— BEGIN TEXT —

Other big items on our to-do list: replace the metal roof on the back half of the house, install snow guards and eavestrough (we don’t have any!), and close up our basement escape hatch and regrade the backyard. Those are the to-dos we moved into the house with, along with fixing the mechanism in the upstairs bathroom window (so it could actually close) and stopping the downstairs toilet from running.

So far: Andrew has fixed the window.

(To be fair, the toilet would have been easy to fix if it wasn’t a million years old and didn’t require installing a new water shut off valve, sawing off copper pipe, etc., etc. Instead, we’re just getting a new toilet. Because fuck repairs.)

What we’ve learned is that fixing/installing things takes way more time and money than we could ever anticipate (go ahead and gloat, family. Now’s the time!), but it’s kinda fun and super satisfying when things do go your way and you actually repair something. So, we thought we’d share our mega-to-do list, and we’ll provide updates along the way when we either a) accomplish something or b) fail miserably but get a good story. Here you go:

  • Tear up upstairs carpet (it’s unsalvageable) and paint original wood floors (they’re not worth refinishing and we’re too poor to buy flooring) — this one’s a work in progress
  • Replace original windows on the main floor (right now, they’re all caulked shut)

— END TEXT —

[WRITTEN PROBLEM 1]: Display each line of the records that contains the string "chrome", treating uppercase and lowercase as different.
[WRITTEN PROBLEM 2]: Carry on the house repair to-do list from the point where it stops.

— BEGIN RECORDS —

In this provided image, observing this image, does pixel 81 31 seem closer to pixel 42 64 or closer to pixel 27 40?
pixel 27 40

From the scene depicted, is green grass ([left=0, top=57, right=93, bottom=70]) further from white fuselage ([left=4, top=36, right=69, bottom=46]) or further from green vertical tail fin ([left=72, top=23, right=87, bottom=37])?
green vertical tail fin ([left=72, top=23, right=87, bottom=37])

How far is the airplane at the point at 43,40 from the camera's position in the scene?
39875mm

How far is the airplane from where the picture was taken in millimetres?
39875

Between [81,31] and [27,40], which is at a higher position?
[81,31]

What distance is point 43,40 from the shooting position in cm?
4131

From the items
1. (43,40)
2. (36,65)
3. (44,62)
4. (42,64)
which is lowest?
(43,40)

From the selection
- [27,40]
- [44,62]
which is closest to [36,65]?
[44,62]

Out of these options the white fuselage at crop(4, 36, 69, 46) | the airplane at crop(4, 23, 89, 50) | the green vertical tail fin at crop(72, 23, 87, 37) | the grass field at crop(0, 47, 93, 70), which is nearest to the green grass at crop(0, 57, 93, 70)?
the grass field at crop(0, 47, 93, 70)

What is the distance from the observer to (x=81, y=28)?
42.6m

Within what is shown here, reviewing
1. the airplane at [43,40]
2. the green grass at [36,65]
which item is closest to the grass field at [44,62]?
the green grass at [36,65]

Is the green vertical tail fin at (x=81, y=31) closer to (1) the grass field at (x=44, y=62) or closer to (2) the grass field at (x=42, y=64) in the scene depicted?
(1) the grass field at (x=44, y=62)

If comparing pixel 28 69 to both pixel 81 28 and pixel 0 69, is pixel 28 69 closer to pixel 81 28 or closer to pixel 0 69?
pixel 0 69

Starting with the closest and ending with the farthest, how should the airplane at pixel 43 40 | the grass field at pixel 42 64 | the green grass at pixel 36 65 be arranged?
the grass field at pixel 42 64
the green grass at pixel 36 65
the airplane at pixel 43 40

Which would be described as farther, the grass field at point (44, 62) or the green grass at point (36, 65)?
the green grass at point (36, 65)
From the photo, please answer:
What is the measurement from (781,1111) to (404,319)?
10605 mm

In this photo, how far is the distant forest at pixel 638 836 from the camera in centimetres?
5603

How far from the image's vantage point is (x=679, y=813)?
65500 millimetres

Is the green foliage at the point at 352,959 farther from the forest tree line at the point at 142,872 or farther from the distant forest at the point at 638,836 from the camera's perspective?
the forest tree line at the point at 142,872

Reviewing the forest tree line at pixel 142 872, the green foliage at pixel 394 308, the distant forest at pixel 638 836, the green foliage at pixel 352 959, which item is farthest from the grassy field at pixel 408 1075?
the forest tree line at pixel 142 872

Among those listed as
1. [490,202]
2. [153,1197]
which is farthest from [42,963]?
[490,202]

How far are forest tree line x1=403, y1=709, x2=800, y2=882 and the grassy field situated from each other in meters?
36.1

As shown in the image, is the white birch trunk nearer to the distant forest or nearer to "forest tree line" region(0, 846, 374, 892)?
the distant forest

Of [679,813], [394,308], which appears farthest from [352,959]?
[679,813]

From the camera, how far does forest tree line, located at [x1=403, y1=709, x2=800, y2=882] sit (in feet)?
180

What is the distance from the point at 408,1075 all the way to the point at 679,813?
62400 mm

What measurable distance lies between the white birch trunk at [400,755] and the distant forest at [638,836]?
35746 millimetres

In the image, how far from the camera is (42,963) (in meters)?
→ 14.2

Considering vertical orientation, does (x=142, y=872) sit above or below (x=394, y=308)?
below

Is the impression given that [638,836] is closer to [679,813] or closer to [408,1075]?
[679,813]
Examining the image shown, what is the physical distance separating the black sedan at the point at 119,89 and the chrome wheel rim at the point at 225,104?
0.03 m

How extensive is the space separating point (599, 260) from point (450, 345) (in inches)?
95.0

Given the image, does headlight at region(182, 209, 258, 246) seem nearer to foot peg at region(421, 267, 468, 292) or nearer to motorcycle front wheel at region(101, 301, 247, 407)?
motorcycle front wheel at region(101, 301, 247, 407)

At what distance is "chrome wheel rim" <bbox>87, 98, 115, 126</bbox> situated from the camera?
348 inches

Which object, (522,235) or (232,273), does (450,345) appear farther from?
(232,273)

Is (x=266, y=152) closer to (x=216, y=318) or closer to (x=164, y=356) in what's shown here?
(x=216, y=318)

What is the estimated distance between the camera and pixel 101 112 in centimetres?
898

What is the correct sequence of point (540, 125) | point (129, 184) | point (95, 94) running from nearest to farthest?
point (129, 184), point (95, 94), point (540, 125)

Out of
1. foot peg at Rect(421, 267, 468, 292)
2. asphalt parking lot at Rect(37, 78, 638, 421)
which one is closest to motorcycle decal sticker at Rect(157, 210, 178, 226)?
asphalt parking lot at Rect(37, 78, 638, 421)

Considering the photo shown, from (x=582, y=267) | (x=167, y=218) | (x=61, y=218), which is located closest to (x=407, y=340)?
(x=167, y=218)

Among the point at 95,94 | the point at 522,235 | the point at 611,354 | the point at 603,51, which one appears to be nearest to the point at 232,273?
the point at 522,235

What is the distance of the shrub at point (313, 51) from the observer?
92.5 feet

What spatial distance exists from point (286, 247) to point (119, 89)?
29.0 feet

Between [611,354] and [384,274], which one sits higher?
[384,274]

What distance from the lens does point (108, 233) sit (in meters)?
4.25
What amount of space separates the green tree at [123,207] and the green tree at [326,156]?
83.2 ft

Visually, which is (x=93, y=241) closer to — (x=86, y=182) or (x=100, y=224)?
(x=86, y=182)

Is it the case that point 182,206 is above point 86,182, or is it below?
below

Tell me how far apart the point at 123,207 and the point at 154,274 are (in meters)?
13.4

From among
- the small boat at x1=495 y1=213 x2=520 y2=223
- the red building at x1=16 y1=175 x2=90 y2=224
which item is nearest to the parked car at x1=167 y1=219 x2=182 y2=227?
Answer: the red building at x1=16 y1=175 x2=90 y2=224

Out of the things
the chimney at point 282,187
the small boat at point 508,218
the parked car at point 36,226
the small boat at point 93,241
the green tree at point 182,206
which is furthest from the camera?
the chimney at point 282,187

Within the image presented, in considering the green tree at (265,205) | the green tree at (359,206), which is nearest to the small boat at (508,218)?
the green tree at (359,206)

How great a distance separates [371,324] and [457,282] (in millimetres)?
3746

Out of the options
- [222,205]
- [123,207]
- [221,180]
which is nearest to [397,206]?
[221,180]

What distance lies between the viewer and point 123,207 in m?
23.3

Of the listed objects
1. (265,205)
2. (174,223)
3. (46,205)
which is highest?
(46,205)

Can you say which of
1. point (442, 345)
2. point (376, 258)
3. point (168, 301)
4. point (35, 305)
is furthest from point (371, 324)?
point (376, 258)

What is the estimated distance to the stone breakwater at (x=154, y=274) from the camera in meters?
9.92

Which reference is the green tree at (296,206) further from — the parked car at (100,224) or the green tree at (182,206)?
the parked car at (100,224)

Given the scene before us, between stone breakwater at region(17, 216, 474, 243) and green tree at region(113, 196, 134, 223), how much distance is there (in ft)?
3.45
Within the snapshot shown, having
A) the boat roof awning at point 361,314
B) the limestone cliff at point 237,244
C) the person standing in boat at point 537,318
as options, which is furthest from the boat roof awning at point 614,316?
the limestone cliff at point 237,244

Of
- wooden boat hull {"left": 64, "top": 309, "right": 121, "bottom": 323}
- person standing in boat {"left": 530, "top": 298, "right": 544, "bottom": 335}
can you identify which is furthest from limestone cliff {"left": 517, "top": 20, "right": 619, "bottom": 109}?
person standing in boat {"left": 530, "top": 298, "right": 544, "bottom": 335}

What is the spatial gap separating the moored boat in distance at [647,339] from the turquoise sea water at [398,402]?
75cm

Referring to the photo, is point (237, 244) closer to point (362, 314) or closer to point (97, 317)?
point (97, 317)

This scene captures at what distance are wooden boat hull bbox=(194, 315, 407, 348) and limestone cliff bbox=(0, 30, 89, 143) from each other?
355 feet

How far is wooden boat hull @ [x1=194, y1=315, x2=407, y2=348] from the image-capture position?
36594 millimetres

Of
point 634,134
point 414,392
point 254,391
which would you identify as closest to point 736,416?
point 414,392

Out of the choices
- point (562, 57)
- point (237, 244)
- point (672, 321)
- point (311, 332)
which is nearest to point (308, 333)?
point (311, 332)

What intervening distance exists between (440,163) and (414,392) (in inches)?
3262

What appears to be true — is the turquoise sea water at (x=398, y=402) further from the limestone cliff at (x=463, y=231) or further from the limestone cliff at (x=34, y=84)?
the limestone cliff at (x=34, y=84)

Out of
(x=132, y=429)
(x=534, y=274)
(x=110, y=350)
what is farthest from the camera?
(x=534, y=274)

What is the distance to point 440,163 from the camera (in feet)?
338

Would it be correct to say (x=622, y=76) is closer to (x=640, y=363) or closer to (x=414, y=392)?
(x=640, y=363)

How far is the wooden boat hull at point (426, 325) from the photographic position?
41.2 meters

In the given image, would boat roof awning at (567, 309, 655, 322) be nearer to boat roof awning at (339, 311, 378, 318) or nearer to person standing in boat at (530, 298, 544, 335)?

— END RECORDS —

[EXPECTED ANSWER 1]:
Examining the image shown, what is the physical distance separating the black sedan at the point at 119,89 and the chrome wheel rim at the point at 225,104?
At what distance is "chrome wheel rim" <bbox>87, 98, 115, 126</bbox> situated from the camera?

[EXPECTED ANSWER 2]:
  • Remove ancient beast of air conditioner from stairwell window
  • Change lock on front door to make door useful (we don’t have a key right now)
  • Tear down vines (they’re beautiful, but eating our stucco)
  • Build a garden
  • Paint all of our dirty, wallpapered walls
  • Later, tear down lathe-and-plaster walls, reframe and put up drywall
  • Replace hideous tile on downstairs ceiling
  • Replace downstairs bathroom toilet
  • Replace downstairs bathroom window
  • Renovate upstairs bathroom (it’s totally liveable, but needs some TLC)
  • Replace dishwasher (for those in the know, yes, we tried to clean it, but it turns out the damn thing doesn’t work anyway — it just makes this grinding noise that sounds like it will smash our dishes)
  • Replace fridge and stove (eventually — unless they stop working)
  • Fix handle on hall closet
  • Get stonemason to fill in exterior basement door
  • Paint rear roof and install snow guards and eavestrough
  • Replace ‘shed’ with something structurally stable, possibly even a real garage (this one’s insurance-mandated)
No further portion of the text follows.